Spatial reasoning question data
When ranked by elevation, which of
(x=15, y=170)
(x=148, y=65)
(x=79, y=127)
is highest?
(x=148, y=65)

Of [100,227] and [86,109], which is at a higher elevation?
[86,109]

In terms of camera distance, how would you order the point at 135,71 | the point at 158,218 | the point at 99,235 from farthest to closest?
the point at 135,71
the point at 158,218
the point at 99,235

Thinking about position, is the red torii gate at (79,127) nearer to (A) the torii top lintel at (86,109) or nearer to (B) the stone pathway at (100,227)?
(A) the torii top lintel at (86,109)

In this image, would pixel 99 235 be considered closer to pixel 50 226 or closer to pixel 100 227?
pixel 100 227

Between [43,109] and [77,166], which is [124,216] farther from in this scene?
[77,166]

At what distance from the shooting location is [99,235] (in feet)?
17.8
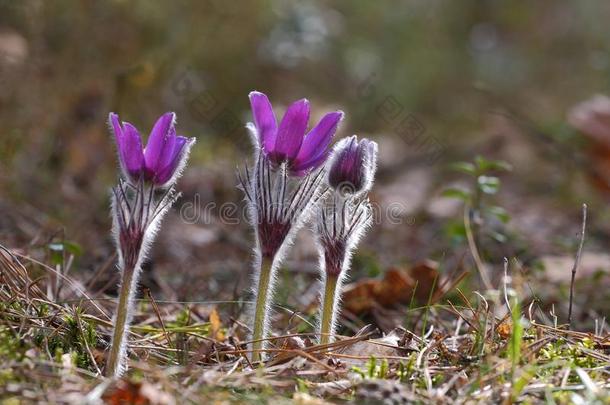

• **Directive**
Please format the lines of the records as a Markdown table with the columns "Row" and "Line", from the line containing "Between [43,109] and" through the end of the records, inclusive, skipping blank lines and leaving out the pictures.

• **Answer to the task**
| Row | Line |
|---|---|
| 1 | Between [43,109] and [77,166], which is [124,216] farther from in this scene? |
| 2 | [77,166] |
| 3 | At what distance from the shooting location is [99,235] (in feet)? |
| 4 | 17.8 |